A juzgar por su dolor de la cabeza y la sequedad de su boca cuando se despierta en el refugio de montaña, el sedante que le dieron a Barbosa en el coche lo ha debido de poner a dormir durante un día entero. Barbosa se frota los ojos y se incorpora hasta sentarse en el colchón. El fuego del refugio está encendido. Barbosa examina el interior de la cabaña y por fin se encuentra con los ojos del tipo bajito y gordo que está en el otro colchón, acostado de lado y mirándolo a él. Vestido con varios jerseys de lana y coronado con un inverosímil afro de aspecto púbico. Además de los dos colchones, la cabaña tiene un armario, un baúl y un perchero con abrigos. Un par de ollas colgadas de ganchos sobre la chimenea encendida. Y una mesa con un bulto grande y cuadrado cubierto con una tela. Barbosa y el hombre gordo se miran durante un rato. Por fin, imitando a su compañero, Barbosa se vuelve a meter en la cama y cierra los ojos.

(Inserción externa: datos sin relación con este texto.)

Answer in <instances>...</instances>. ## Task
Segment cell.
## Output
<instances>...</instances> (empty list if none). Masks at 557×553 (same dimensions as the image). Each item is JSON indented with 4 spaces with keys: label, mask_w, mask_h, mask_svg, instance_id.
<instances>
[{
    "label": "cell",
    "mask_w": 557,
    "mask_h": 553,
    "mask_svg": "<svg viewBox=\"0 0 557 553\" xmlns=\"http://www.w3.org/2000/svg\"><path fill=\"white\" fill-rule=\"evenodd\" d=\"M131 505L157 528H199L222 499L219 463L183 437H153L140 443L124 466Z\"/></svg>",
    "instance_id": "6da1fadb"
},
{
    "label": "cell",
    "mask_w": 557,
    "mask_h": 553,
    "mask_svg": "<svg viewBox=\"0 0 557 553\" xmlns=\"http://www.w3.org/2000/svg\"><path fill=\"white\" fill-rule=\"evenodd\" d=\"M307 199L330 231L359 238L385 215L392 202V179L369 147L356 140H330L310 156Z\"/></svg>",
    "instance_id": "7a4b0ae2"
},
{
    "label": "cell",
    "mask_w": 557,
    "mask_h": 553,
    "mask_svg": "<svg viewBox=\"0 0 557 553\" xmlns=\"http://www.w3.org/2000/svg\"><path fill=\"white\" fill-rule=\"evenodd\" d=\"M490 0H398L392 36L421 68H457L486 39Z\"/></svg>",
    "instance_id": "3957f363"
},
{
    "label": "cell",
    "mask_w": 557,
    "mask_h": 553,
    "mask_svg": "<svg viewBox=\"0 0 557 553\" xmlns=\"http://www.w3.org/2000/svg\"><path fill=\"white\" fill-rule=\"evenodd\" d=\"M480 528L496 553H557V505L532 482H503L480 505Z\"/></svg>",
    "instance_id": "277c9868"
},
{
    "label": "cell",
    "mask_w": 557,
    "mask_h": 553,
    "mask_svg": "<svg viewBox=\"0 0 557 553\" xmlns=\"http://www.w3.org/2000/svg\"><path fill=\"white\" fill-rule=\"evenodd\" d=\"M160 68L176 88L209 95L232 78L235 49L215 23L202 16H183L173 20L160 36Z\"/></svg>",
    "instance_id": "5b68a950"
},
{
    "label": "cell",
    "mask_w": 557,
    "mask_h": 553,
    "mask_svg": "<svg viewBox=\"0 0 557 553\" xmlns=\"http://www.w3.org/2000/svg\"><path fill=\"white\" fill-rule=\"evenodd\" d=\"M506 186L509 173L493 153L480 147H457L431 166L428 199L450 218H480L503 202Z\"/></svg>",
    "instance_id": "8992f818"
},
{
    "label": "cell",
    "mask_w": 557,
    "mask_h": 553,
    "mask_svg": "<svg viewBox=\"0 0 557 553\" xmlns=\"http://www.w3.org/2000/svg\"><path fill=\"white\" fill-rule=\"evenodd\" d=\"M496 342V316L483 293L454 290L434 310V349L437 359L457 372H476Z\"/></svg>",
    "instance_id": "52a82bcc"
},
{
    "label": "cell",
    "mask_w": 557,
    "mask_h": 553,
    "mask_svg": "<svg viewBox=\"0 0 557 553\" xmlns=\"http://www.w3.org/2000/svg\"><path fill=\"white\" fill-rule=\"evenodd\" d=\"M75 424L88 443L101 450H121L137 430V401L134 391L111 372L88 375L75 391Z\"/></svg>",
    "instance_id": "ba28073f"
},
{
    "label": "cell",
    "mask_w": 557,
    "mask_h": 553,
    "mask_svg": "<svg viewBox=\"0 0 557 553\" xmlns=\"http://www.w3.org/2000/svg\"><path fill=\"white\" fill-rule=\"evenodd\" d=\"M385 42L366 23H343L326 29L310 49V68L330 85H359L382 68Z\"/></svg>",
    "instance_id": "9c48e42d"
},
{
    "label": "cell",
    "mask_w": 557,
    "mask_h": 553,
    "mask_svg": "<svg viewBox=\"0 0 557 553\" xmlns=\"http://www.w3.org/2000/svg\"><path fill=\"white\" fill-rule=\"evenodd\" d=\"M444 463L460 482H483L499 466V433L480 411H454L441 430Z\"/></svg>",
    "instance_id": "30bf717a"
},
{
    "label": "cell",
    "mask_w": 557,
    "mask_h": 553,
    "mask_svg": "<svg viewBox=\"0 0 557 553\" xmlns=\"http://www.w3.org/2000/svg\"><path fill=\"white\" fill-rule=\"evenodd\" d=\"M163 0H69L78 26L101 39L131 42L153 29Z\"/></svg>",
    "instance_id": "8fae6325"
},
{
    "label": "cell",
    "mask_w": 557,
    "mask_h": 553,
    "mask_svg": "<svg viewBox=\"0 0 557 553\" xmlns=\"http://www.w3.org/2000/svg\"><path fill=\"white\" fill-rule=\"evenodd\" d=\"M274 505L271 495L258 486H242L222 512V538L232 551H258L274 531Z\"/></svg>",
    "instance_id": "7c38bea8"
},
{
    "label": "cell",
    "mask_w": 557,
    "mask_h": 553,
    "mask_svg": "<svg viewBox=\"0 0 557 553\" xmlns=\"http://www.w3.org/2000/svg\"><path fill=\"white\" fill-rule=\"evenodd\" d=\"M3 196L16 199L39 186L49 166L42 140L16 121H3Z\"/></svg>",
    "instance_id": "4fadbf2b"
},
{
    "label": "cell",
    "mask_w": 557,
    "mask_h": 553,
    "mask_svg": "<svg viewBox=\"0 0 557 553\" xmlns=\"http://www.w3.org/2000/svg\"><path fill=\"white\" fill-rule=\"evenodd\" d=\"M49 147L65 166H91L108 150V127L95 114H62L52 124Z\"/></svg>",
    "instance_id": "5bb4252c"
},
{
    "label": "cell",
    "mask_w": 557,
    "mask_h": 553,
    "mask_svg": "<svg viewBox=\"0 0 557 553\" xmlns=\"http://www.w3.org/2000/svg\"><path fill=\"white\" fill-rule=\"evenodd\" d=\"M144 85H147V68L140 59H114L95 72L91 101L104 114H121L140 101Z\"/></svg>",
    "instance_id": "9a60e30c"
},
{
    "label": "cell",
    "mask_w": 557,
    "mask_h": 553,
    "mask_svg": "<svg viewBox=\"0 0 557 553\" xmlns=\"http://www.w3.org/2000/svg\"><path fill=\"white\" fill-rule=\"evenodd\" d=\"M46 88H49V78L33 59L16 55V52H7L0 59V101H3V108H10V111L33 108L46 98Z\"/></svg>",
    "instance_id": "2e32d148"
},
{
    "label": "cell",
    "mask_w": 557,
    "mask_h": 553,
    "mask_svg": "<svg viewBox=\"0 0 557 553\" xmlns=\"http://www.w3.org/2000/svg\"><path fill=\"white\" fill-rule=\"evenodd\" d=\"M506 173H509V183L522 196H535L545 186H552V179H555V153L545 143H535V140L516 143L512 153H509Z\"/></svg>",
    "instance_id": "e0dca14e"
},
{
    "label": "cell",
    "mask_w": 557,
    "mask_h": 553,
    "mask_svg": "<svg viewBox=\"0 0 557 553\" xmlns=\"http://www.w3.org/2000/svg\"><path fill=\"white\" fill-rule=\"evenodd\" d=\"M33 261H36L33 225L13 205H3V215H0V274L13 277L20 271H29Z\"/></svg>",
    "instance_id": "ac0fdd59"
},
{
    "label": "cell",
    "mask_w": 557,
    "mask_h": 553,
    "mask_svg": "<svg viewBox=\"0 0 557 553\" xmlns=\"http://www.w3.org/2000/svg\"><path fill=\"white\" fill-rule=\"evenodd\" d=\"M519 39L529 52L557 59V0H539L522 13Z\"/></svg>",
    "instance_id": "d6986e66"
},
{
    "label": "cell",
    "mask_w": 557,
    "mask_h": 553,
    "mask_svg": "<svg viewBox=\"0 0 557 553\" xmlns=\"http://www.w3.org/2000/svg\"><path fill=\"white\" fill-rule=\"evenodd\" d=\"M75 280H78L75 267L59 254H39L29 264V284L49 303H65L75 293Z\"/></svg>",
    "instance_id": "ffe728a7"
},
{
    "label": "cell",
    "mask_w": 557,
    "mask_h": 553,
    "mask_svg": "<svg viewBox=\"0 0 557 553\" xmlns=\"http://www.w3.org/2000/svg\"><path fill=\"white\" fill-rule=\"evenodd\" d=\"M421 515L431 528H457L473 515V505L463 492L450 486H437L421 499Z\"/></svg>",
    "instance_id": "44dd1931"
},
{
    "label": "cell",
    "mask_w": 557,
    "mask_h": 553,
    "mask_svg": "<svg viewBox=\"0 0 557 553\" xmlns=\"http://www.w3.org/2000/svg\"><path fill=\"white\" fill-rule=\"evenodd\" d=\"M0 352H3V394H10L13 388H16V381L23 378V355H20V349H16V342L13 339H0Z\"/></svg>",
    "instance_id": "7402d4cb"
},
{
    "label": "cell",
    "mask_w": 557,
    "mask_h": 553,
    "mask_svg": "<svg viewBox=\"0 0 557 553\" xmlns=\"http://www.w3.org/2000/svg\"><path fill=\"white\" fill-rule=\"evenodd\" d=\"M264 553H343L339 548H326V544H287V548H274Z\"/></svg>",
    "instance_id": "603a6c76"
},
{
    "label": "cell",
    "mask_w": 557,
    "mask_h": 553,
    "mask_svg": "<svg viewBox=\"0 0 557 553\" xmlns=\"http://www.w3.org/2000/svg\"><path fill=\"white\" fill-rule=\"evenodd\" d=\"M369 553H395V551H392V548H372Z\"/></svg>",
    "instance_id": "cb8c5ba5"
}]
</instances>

En los días siguientes, Barbosa se contagia de la rutina catatónica del refugio de montaña. El silencio ya quedó prescrito en la primera mirada que intercambiaron sus ocupantes, ese silencio peculiar que se establece cuando las personas saben que el otro sabe que ellas saben que cualquiera de los dos puede ser un espía. El hombre gordo pasa la mayor parte del tiempo acostado en su colchón, debajo de las mantas. Se levanta dos veces al día, una por la mañana y otra al anochecer, para realizar exactamente el mismo ritual. Llena un cuenco de nieve y lo usa para lavarse. Hace veinte minutos de ejercicio físico, incluyendo estiramientos y flexiones. Por fin come y se vuelve a la cama. Hay algo abrumadoramente parsimonioso en la actitud con que afronta el tedio de refugio de montaña, algo que Barbosa pronto atribuye a la sombra de un pasado penitenciario. La comida en la cabaña consiste en galletas, latas de sopa y un saco de arroz. Un armario entero lleno de galletas, latas de sopa y arroz. No hay café. No hay cigarrillos. No hay alcohol. Ninguno de los dos hombres se toma nunca la molestia de hervir el arroz, de manera que las comidas en la cabaña consisten en una alternancia simple de sopa enlatada y galletas. Tienen sopa y galletas para un mes, según los cálculos de Barbosa.

Por la mañana del segundo día, Barbosa se pone uno de los abrigos del perchero y sale a caminar por la nieve. La cabaña está en la cima de una colina nevada, a pocos metros de un despeñadero que domina un valle abrupto, de casi mil metros de hondo. A tres o cuatro kilómetros, en otra cúspide que queda en el lado sur del valle, se ve la torre roja y blanca de un repetidor. El valle entero está nevado. A esta altura la nieve está impoluta: la ceniza del meteorito no ha llegado hasta aquí. Durante esa mañana, baja la colina por caminos de cabras y rodea el valle en dirección este, dejando un rastro solitario de huellas en la nieve. En mitad de la caminata se agacha y recoge algo del suelo. Un tallo de una mata de flores. La corona viva de un edelweiss.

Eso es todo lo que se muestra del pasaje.